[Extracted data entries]
============================================================

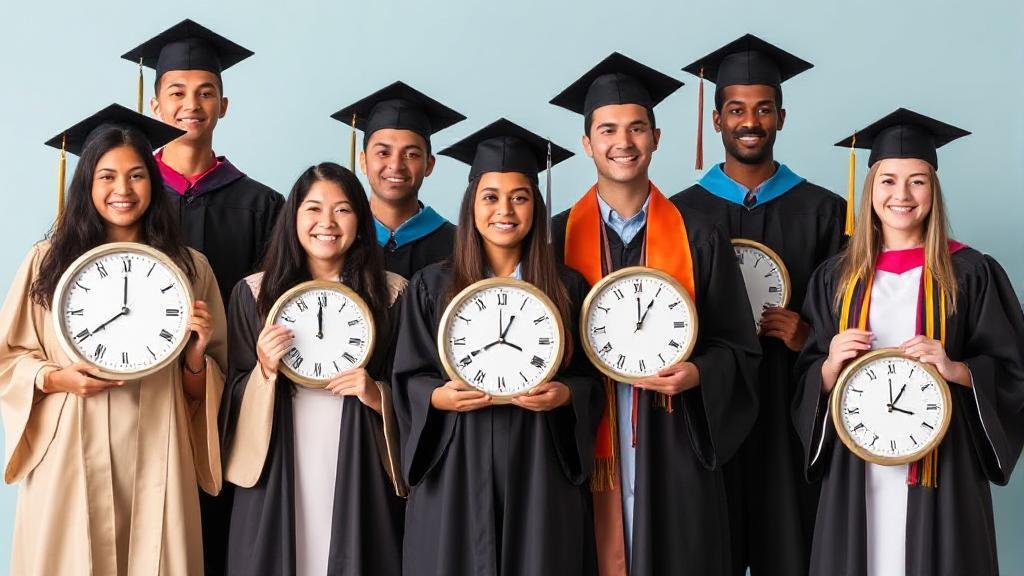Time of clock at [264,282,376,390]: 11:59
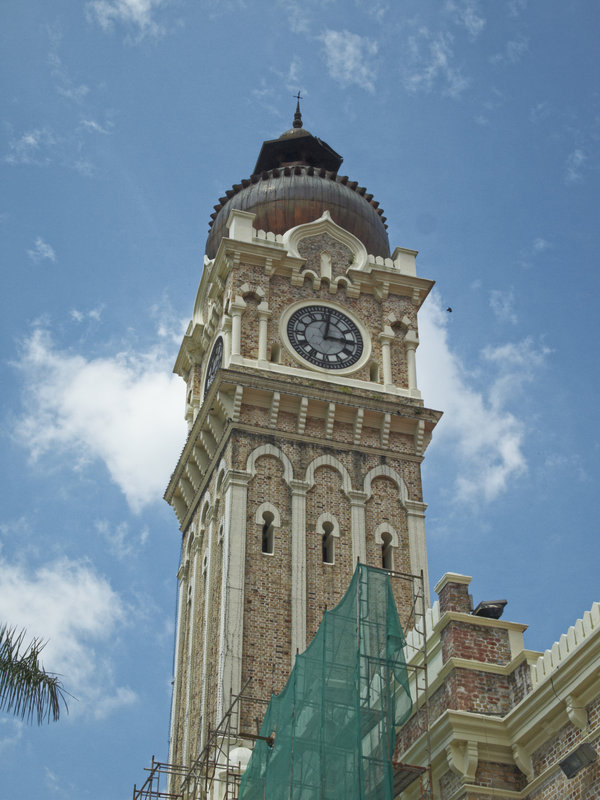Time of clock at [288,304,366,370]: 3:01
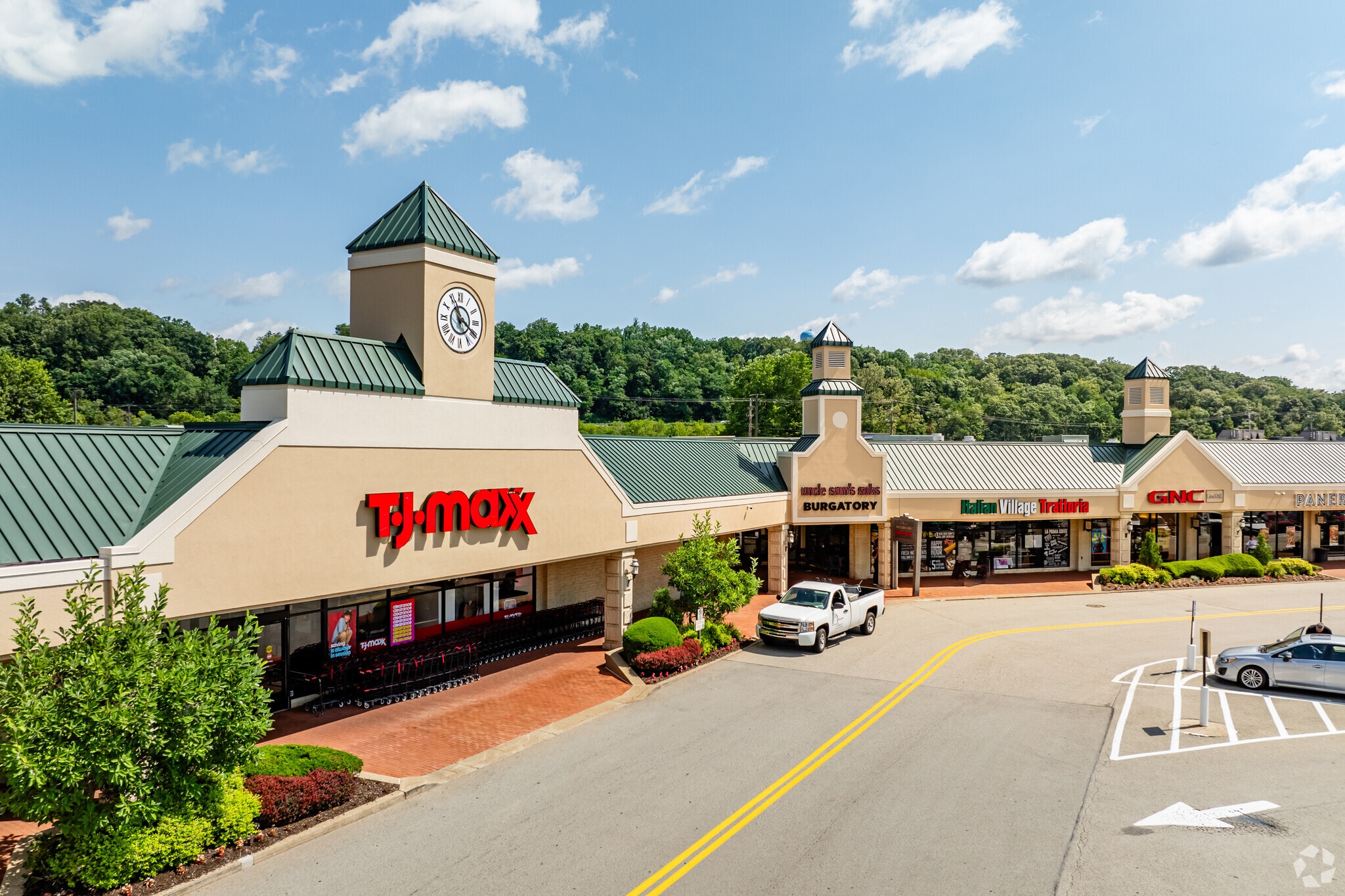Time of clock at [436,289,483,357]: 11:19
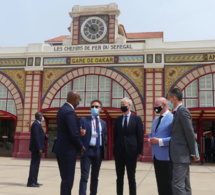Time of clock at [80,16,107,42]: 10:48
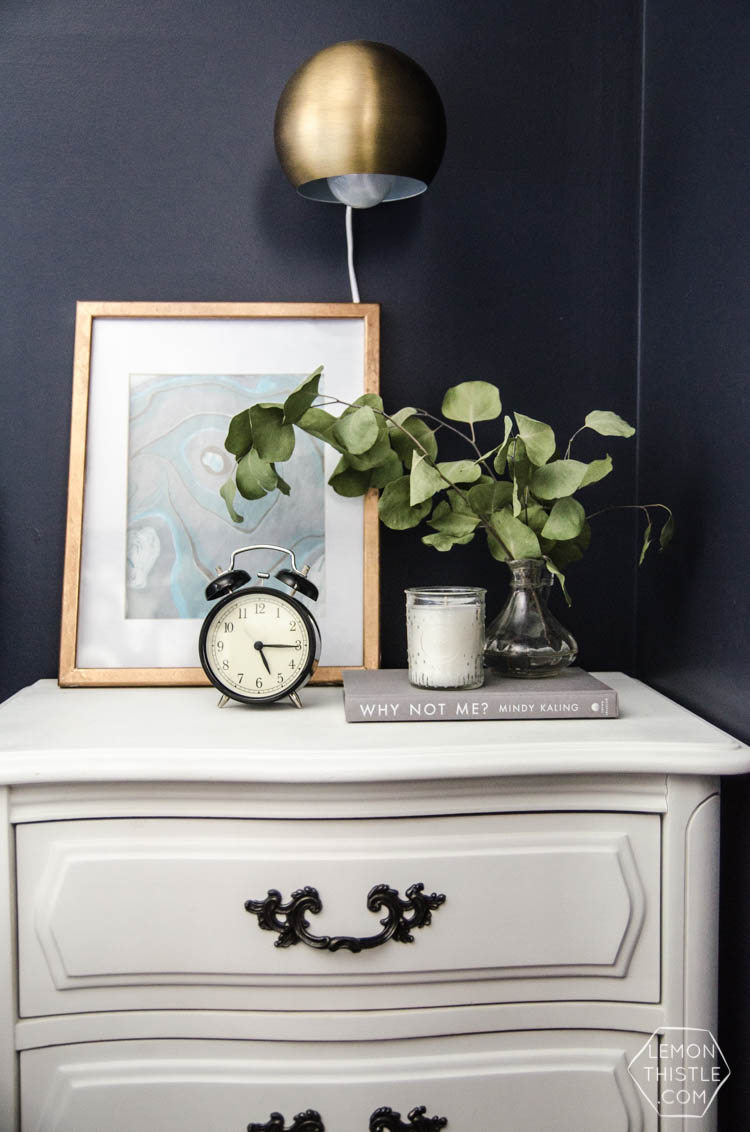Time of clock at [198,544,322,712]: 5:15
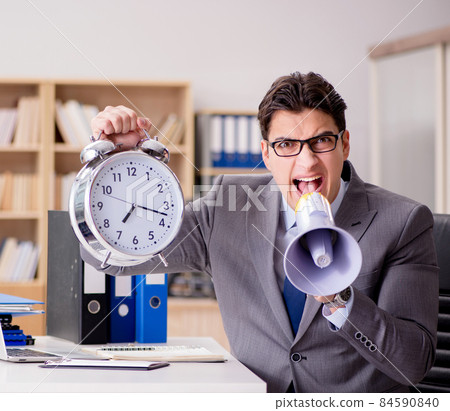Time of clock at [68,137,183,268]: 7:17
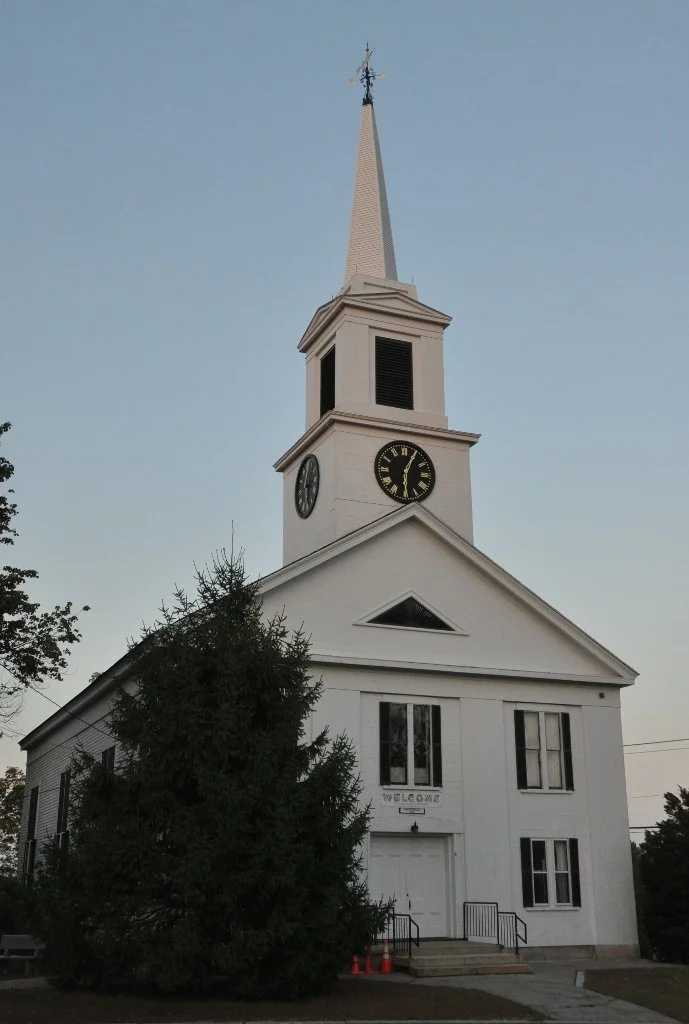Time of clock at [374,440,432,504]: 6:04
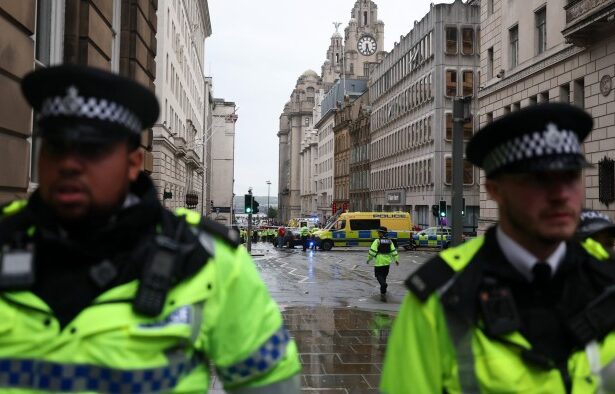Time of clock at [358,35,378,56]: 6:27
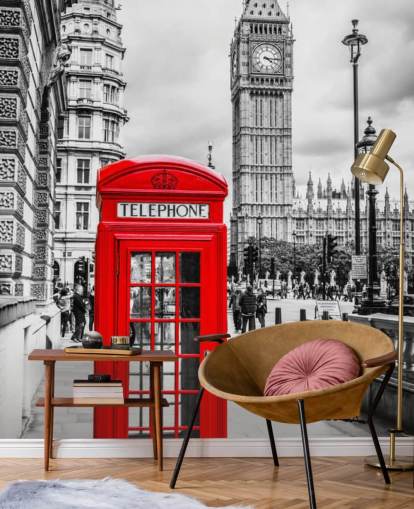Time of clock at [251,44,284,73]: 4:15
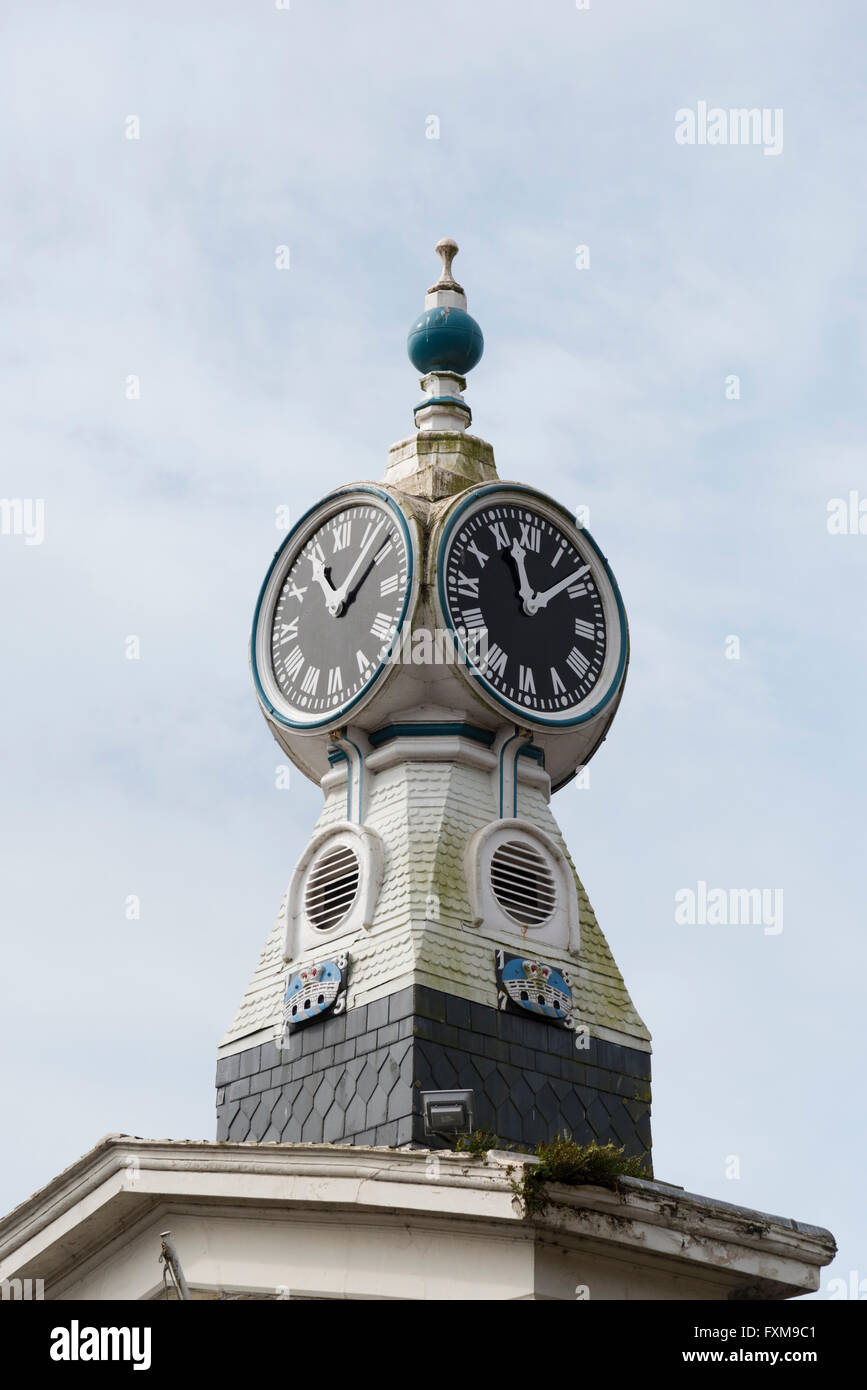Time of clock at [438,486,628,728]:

============================================================

▸ YOUR INSTRUCTIONS: Pull out the lines of the items from the one with "Time of clock at [80,16,107,42]: 10:48" through the last line of the items, both included. Leave the pictures out.

▸ SOLUTION TO THIS EXERCISE:
Time of clock at [80,16,107,42]: 10:48
Time of clock at [198,544,322,712]: 5:15
Time of clock at [68,137,183,268]: 7:17
Time of clock at [374,440,432,504]: 6:04
Time of clock at [358,35,378,56]: 6:27
Time of clock at [251,44,284,73]: 4:15
Time of clock at [438,486,628,728]:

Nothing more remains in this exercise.